=== WRITTEN REQUEST ===
Restate the data exactly as given and keep the pictures out.
• • • • • • •
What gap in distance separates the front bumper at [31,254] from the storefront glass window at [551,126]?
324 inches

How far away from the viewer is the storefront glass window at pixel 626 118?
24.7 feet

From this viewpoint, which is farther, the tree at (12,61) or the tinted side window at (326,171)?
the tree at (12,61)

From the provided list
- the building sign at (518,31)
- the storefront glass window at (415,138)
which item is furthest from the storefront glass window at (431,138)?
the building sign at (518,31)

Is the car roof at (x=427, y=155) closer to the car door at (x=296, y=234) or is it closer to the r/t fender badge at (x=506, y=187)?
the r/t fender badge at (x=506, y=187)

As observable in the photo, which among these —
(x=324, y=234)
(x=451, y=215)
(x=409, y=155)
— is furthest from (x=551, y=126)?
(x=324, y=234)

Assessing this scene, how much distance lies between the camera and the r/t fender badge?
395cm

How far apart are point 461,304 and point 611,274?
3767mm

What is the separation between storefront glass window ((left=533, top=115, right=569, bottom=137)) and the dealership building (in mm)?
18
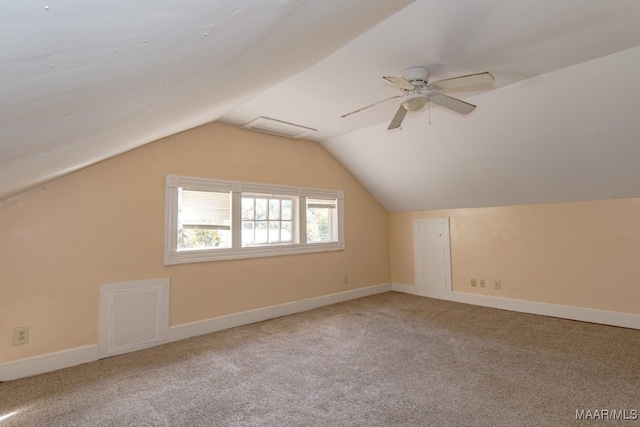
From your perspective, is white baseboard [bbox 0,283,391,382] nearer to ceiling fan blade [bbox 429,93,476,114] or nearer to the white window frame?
the white window frame

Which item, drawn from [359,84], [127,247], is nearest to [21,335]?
[127,247]

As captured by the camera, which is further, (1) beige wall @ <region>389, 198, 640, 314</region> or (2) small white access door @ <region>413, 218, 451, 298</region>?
(2) small white access door @ <region>413, 218, 451, 298</region>

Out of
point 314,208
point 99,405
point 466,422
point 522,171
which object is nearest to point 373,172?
point 314,208

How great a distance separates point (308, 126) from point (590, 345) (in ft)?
13.3

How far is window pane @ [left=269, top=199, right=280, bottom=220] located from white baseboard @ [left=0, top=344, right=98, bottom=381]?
2.52 metres

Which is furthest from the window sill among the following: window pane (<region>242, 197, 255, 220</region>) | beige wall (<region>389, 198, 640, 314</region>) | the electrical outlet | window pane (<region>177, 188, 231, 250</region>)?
beige wall (<region>389, 198, 640, 314</region>)

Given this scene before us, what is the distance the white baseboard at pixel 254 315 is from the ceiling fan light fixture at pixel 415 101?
3.15 meters

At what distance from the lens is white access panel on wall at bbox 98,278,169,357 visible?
3219 millimetres

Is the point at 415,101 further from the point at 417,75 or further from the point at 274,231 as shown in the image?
the point at 274,231

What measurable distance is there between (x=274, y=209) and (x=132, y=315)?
221cm

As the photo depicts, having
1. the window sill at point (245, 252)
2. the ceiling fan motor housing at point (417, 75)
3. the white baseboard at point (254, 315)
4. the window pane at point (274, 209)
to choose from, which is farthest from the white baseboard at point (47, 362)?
the ceiling fan motor housing at point (417, 75)

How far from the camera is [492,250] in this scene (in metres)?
4.92

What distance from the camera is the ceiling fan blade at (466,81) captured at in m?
2.30

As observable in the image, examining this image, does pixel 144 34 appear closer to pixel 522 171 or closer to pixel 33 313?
pixel 33 313
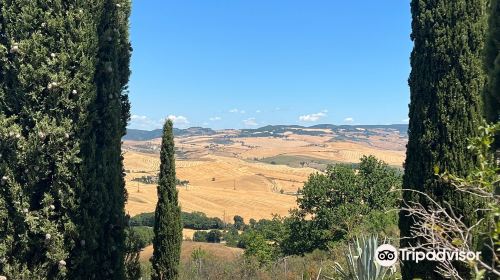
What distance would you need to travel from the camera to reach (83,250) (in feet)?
15.3

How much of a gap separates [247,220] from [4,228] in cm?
5145

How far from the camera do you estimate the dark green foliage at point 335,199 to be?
25.6 metres

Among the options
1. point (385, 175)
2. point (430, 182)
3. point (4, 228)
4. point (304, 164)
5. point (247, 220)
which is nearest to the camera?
point (4, 228)

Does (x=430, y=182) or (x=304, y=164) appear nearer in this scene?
(x=430, y=182)

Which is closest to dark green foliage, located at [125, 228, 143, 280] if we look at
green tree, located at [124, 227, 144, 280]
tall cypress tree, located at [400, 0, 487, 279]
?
green tree, located at [124, 227, 144, 280]

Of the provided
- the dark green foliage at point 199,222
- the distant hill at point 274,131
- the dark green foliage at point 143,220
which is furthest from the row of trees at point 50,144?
the distant hill at point 274,131

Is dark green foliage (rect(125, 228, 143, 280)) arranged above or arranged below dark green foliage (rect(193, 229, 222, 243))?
above

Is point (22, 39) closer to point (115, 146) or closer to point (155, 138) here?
point (115, 146)

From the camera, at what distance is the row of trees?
4.39 meters

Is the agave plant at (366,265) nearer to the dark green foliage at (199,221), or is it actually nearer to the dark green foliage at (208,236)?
Answer: the dark green foliage at (208,236)

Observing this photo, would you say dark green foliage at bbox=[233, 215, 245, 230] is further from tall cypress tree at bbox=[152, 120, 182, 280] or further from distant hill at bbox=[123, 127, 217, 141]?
distant hill at bbox=[123, 127, 217, 141]

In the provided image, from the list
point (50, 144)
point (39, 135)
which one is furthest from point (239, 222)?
point (39, 135)

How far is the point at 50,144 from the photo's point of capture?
14.6ft

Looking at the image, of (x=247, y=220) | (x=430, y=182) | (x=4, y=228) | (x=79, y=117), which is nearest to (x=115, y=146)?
(x=79, y=117)
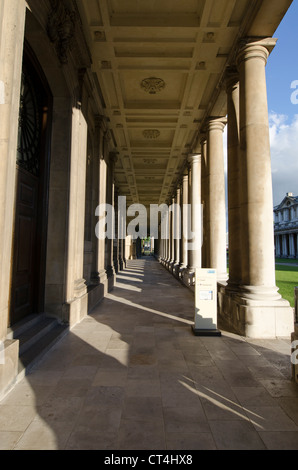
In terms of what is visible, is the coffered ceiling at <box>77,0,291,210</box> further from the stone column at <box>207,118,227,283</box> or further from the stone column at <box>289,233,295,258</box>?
the stone column at <box>289,233,295,258</box>

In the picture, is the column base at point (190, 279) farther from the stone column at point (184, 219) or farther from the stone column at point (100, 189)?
the stone column at point (100, 189)

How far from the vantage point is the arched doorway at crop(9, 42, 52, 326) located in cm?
681

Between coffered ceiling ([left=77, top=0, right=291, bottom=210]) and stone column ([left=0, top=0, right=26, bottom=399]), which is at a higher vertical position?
coffered ceiling ([left=77, top=0, right=291, bottom=210])

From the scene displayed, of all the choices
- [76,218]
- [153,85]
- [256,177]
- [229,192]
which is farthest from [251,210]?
[153,85]

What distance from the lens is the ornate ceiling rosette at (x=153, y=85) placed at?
1269 cm

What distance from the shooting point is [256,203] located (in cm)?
820

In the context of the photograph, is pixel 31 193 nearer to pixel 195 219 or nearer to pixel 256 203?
pixel 256 203

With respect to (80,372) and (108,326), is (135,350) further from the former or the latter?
(108,326)

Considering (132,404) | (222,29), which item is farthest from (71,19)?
• • • • • • •
=== EXERCISE RESPONSE ===
What gap in distance separates the front bumper at [31,254] from the storefront glass window at [551,126]?
324 inches

How far away from the viewer is the storefront glass window at pixel 626 118?
24.7 feet

From this viewpoint, which is farther, the tree at (12,61) or the tinted side window at (326,171)?
the tree at (12,61)

From the provided list
- the building sign at (518,31)
- the storefront glass window at (415,138)
which item is furthest from the storefront glass window at (431,138)?
the building sign at (518,31)

Is the car roof at (x=427, y=155) closer to the car door at (x=296, y=234) or is it closer to the r/t fender badge at (x=506, y=187)?
the r/t fender badge at (x=506, y=187)

As observable in the photo, which among these —
(x=324, y=234)
(x=451, y=215)
(x=409, y=155)
— is furthest from (x=551, y=126)?
(x=324, y=234)

Assessing this scene, how much distance lies between the camera and the r/t fender badge?
395cm

How far apart are point 461,304 and point 611,274?
3767mm

What is the separation between storefront glass window ((left=533, top=115, right=569, bottom=137)) and the dealership building (in mm)?
18
From your perspective, is white baseboard [bbox 0,283,391,382] nearer to ceiling fan blade [bbox 429,93,476,114] or nearer to the white window frame?
the white window frame

Which item, drawn from [359,84], [127,247], is nearest to [21,335]?
[127,247]

As captured by the camera, which is further, (1) beige wall @ <region>389, 198, 640, 314</region> or (2) small white access door @ <region>413, 218, 451, 298</region>?
(2) small white access door @ <region>413, 218, 451, 298</region>

Out of
point 314,208
point 99,405
point 466,422
point 522,171
which object is nearest to point 373,172?
point 314,208

How great a distance separates point (308, 126) from point (590, 345) (in ft)?
13.3

How far is window pane @ [left=269, top=199, right=280, bottom=220] located from white baseboard @ [left=0, top=344, right=98, bottom=381]?
2.52 metres

Which is furthest from the window sill among the following: window pane (<region>242, 197, 255, 220</region>) | beige wall (<region>389, 198, 640, 314</region>) | the electrical outlet | window pane (<region>177, 188, 231, 250</region>)?
beige wall (<region>389, 198, 640, 314</region>)

Given this scene before us, what is the distance the white baseboard at pixel 254 315 is from the ceiling fan light fixture at pixel 415 101?
3.15 meters

At what distance from the lens is white access panel on wall at bbox 98,278,169,357 visible?
3219 millimetres

Is the point at 415,101 further from the point at 417,75 or further from the point at 274,231 as shown in the image?
the point at 274,231

What measurable distance is there between (x=274, y=209) and (x=132, y=315)?
221cm

As the photo depicts, having
1. the window sill at point (245, 252)
2. the ceiling fan motor housing at point (417, 75)
3. the white baseboard at point (254, 315)
4. the window pane at point (274, 209)
to choose from, which is farthest from the white baseboard at point (47, 362)?
the ceiling fan motor housing at point (417, 75)

How far from the camera is [492,250] in this scene (in metres)?
4.92

What distance from the camera is the ceiling fan blade at (466,81) captured at in m?
2.30

As observable in the image, examining this image, does pixel 144 34 appear closer to pixel 522 171 or closer to pixel 33 313?
pixel 33 313
What distance would you need to travel from the camera to reach (83,250) (in feet)?
15.3

How much of a gap separates [247,220] from [4,228] in cm?
5145

How far from the camera do you estimate the dark green foliage at point 335,199 to be?
25.6 metres

Among the options
1. point (385, 175)
2. point (430, 182)
3. point (4, 228)
4. point (304, 164)
5. point (247, 220)
which is nearest to the camera?
point (4, 228)

Does (x=430, y=182) or (x=304, y=164) appear nearer in this scene?
(x=430, y=182)

Which is closest to dark green foliage, located at [125, 228, 143, 280] if we look at
green tree, located at [124, 227, 144, 280]
tall cypress tree, located at [400, 0, 487, 279]
?
green tree, located at [124, 227, 144, 280]

Of the provided
- the dark green foliage at point 199,222
- the distant hill at point 274,131
- the dark green foliage at point 143,220
which is furthest from the row of trees at point 50,144?
the distant hill at point 274,131

Is dark green foliage (rect(125, 228, 143, 280)) arranged above or arranged below dark green foliage (rect(193, 229, 222, 243))?
above

Is point (22, 39) closer to point (115, 146) or closer to point (155, 138) here?
point (115, 146)

From the camera, at what distance is the row of trees?
4.39 meters

Is the agave plant at (366,265) nearer to the dark green foliage at (199,221), or is it actually nearer to the dark green foliage at (208,236)?
Answer: the dark green foliage at (208,236)

Observing this photo, would you say dark green foliage at bbox=[233, 215, 245, 230] is further from tall cypress tree at bbox=[152, 120, 182, 280] or further from distant hill at bbox=[123, 127, 217, 141]?
distant hill at bbox=[123, 127, 217, 141]

In the provided image, from the list
point (50, 144)
point (39, 135)
which one is furthest from point (239, 222)?
point (39, 135)

How far is the point at 50,144 from the photo's point of capture?
14.6ft

Looking at the image, of (x=247, y=220) | (x=430, y=182) | (x=4, y=228) | (x=79, y=117), which is nearest to (x=115, y=146)?
(x=79, y=117)
In terms of what is visible, is the coffered ceiling at <box>77,0,291,210</box> further from the stone column at <box>207,118,227,283</box> or further from the stone column at <box>289,233,295,258</box>?
the stone column at <box>289,233,295,258</box>

In the picture, is the column base at point (190, 279) farther from the stone column at point (184, 219) or farther from the stone column at point (100, 189)?
the stone column at point (100, 189)

How far from the vantage point is the arched doorway at crop(9, 42, 52, 326) located in cm?
681

Between coffered ceiling ([left=77, top=0, right=291, bottom=210]) and stone column ([left=0, top=0, right=26, bottom=399]), which is at a higher vertical position?
coffered ceiling ([left=77, top=0, right=291, bottom=210])

From the scene displayed, of all the choices
- [76,218]
- [153,85]
- [256,177]
- [229,192]
which is farthest from [251,210]?
[153,85]

What distance from the lens is the ornate ceiling rosette at (x=153, y=85) placed at?
1269 cm

What distance from the shooting point is [256,203] located (in cm)?
820

In the context of the photograph, is pixel 31 193 nearer to pixel 195 219 or nearer to pixel 256 203?
pixel 256 203

With respect to (80,372) and (108,326), is (135,350) further from the former or the latter?
(108,326)

Considering (132,404) | (222,29), which item is farthest from (71,19)?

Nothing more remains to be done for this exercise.